Legado Aos Meus Filhos

Não há lembrança dele, que não me seja agradável, mesmo naquele dia quando me chamou de filho da puta.
Eu o conheci faz mais de trinta anos, quando comecei a trabalhar no cais do Porto de Santos, como funcionário da Companhia Docas. Ele representava os exportadores de banana. A Argentina era nosso maior mercado consumidor dessa fruta, na época.
Ele fora rico, muitas vezes. Aquele tipo de riqueza que se alterna, que se vai com a mesma facilidade com que chegou.
Diziam aqueles que o conheciam há mais tempo, que fizera verdadeiras fortunas e aproveitava-as de maneira intensa e fugaz. Fretava um avião, levava todos os “amigos” e chegando em Buenos Aires, mandava arriar as portas da boate que mais lhe conviesse. Ali acontecia de tudo, sob cascatas de champagne francesa.
Era louco por mulheres, mesas de jogo e bebida. Esta última, com moderação!
Um tipo alegre, simpático e extremamente político, quando sóbrio. Sabia conduzir as suas propostas de maneira tão sutil e delicada, que em geral conseguia seus intentos. É verdade que a peso de muitas notas, geralmente, verdes.

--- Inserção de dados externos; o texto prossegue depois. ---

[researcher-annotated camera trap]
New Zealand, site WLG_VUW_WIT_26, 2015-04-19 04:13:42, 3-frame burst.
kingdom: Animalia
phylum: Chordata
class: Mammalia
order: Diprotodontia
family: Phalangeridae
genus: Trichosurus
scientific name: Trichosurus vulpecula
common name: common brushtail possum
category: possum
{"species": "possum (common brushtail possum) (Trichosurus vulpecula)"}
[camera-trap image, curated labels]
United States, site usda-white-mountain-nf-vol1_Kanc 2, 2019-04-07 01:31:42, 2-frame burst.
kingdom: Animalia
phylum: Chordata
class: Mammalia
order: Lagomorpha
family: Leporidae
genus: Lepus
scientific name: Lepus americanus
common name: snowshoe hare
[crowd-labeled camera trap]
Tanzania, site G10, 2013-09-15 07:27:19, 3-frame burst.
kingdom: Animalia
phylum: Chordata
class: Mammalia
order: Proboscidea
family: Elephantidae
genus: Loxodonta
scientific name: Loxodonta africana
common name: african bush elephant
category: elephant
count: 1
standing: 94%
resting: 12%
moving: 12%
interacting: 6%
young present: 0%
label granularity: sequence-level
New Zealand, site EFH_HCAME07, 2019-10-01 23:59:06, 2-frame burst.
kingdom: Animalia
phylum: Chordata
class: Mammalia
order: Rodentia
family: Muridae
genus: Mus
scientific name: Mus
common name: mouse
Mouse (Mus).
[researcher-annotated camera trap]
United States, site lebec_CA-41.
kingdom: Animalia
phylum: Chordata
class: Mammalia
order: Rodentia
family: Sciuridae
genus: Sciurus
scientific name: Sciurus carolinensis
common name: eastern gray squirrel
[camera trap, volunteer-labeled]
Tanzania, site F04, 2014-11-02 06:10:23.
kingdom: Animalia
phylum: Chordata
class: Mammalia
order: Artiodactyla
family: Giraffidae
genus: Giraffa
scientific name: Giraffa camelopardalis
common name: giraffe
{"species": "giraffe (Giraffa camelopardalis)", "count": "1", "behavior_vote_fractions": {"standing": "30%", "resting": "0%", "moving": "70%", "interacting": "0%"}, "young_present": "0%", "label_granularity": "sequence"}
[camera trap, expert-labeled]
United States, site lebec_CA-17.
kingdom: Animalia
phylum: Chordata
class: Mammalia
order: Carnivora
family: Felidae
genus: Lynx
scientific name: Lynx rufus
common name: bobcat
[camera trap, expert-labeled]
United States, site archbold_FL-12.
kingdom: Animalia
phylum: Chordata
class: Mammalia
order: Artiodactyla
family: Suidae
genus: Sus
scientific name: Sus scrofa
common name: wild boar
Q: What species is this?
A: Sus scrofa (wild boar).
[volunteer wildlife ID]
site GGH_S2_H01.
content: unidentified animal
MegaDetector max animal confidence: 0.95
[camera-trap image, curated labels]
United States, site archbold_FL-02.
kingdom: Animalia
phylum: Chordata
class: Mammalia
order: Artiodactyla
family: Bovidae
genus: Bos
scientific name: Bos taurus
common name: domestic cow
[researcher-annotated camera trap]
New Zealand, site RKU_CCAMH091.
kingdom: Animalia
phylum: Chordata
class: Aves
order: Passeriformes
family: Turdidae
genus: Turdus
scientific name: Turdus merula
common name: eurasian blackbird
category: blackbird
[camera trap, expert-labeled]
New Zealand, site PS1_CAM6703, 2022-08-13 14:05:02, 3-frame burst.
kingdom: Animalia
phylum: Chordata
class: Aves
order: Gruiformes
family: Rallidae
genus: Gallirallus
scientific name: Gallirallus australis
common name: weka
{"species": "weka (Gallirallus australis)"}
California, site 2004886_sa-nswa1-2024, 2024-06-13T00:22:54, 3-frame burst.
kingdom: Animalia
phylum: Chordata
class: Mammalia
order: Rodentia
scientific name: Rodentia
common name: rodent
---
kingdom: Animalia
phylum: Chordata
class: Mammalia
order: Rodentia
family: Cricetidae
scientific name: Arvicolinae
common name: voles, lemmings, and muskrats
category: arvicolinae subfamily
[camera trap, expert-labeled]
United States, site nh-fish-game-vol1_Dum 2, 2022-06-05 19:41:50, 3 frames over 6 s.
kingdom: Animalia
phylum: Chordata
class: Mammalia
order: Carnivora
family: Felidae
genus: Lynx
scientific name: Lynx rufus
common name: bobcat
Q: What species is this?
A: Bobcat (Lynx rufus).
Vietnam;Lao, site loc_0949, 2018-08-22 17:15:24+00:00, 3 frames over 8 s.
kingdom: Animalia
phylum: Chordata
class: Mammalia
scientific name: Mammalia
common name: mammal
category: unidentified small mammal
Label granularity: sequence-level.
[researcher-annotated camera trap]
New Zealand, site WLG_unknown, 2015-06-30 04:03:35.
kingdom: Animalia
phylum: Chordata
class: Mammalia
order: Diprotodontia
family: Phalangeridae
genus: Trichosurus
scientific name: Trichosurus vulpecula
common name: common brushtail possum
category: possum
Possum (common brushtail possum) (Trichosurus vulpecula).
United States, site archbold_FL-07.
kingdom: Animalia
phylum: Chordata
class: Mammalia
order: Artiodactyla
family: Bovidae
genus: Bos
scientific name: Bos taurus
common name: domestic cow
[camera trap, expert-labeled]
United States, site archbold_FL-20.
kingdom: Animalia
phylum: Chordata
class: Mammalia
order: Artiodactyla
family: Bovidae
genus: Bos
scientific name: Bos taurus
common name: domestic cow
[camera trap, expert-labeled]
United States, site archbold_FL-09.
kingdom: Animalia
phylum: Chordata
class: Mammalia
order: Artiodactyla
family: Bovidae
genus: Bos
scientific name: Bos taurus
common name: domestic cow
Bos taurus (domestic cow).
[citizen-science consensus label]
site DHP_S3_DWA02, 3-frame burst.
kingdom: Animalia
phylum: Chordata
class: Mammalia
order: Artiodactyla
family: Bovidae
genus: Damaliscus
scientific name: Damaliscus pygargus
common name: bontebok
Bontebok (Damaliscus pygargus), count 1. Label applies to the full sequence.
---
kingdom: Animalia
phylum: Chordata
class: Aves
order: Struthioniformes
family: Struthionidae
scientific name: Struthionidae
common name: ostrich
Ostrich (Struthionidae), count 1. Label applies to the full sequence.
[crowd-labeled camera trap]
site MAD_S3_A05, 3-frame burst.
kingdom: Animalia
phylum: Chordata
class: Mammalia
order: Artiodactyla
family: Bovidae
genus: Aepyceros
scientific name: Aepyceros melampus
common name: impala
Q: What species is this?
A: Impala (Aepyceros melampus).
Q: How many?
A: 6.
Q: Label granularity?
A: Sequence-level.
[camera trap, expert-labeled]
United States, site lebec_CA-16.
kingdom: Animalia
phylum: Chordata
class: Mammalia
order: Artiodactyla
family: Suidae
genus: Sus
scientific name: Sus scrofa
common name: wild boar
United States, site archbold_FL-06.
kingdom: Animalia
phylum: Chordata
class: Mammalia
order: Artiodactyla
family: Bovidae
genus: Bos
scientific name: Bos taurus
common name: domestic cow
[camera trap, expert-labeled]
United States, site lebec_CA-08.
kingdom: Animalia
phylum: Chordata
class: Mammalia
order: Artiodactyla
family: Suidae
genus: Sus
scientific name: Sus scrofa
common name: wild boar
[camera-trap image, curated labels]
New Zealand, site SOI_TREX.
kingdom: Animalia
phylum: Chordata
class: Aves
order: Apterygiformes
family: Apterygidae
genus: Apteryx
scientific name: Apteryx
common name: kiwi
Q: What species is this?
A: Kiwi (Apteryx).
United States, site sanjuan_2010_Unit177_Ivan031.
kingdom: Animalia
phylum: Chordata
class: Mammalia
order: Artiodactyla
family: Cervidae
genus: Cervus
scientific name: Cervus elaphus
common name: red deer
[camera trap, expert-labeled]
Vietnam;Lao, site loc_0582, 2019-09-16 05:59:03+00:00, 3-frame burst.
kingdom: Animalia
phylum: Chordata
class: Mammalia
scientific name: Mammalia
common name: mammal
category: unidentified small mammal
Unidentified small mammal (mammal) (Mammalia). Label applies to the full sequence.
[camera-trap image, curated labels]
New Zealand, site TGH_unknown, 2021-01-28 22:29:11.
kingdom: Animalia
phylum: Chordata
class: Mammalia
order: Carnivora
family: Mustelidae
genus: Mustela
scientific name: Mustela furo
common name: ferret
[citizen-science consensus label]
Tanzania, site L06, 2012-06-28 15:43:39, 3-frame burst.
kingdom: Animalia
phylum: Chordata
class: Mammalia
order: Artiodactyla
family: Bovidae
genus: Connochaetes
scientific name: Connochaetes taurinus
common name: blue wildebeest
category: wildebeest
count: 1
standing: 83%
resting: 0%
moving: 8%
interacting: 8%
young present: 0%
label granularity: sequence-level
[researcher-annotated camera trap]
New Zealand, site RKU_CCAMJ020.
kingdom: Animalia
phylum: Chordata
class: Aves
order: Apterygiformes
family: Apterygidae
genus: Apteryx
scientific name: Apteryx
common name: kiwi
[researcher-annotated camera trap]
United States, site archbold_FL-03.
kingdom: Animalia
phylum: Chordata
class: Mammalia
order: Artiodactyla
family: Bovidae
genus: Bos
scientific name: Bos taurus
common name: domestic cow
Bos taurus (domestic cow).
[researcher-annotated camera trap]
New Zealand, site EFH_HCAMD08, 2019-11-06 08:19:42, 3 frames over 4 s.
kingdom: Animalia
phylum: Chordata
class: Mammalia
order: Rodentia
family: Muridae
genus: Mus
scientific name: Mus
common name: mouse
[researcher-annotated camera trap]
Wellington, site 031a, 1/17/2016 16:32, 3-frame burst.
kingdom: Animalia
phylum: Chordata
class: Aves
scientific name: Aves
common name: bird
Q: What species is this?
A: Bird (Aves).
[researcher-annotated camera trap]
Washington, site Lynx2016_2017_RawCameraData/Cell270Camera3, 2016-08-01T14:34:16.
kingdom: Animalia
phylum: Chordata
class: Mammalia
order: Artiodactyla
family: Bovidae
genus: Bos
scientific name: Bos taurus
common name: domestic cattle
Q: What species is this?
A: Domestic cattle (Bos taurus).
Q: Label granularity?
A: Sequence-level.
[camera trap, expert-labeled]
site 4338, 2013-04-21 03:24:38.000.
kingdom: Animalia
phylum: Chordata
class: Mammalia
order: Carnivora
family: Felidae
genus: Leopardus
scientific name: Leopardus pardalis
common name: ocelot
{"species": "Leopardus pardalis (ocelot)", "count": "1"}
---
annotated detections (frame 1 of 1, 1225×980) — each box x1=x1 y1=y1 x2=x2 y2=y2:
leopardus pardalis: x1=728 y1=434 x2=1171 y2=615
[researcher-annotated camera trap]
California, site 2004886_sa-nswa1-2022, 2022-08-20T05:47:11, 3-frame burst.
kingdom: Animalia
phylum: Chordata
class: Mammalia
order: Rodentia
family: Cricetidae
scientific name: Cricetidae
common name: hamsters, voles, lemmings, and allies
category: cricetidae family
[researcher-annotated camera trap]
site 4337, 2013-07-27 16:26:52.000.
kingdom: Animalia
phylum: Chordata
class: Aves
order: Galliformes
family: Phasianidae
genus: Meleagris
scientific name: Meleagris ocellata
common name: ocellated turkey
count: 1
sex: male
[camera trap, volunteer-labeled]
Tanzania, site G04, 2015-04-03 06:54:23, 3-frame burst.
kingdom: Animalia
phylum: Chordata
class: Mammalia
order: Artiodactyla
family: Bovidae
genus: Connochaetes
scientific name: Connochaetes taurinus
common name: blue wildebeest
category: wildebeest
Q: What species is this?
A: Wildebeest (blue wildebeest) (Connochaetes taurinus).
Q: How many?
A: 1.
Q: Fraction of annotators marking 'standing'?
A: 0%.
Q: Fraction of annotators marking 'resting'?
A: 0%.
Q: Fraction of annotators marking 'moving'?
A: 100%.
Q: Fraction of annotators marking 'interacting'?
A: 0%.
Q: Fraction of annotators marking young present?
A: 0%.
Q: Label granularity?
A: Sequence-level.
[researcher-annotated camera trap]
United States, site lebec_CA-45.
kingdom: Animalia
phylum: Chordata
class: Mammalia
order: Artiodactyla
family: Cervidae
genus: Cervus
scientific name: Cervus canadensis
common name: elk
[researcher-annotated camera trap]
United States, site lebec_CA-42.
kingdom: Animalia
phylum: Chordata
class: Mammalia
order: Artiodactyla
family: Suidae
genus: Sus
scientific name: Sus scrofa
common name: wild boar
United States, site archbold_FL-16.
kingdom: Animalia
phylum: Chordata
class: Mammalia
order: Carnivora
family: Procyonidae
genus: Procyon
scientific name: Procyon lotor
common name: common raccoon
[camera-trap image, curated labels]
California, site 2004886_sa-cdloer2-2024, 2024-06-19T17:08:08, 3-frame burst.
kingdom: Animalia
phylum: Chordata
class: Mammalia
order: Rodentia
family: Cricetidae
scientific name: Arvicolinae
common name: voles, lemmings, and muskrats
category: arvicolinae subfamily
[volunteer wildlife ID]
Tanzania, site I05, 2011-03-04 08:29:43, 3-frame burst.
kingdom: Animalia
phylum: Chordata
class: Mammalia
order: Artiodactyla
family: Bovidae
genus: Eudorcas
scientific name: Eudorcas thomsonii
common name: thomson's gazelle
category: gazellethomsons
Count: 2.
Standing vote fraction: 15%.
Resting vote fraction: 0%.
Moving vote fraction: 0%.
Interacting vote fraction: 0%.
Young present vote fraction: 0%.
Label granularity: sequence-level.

Era assim que conseguia embarcar, sempre o dobro do que constava oficialmente, ganhando com isso, rios de dinheiro; parte repassada àqueles que o auxiliavam nesta empreitada.
A diferença de idade entre nós era suficiente, no mínimo, para que pudesse ser meu pai. Mas, o passar dos anos, a convivência e a simpatia mútuas, fizeram com que compartilhássemos muitas vezes, grandes prosas, histórias e alguns copos de chopp.
Nessa fase, o dinheiro não tão farto, mulheres ainda menos, restavam-lhe os prazeres da convivência com alguns amigos, as mesas de jogo e a bebida (já sem muita parcimônia). E foi num dia desses, lá no armazém de bagagens, às treze horas, que ele já “alto” e revoltado, resolveu fazer uma viagem ao passado daqueles quinze ou dezesseis companheiros de trabalho.
A voz, um tanto pastosa e em volume audível a qualquer surdo, dedo em riste; vai ele desfiando os podres de cada um. Quantas vezes tinham vendido a alma, transigido nas funções, em troca de seus dólares e agora, pretendiam fazer pouco dele. Cada qual, mais enrubescido, mas, nenhum com coragem para contestá-lo. O círculo encerrou-se em mim, com ele chegando já cambaleante, indicador no meu nariz…dizendo:
– P’ra este filho da puta, não posso dizer nada! Nunca aceitou um tostão meu.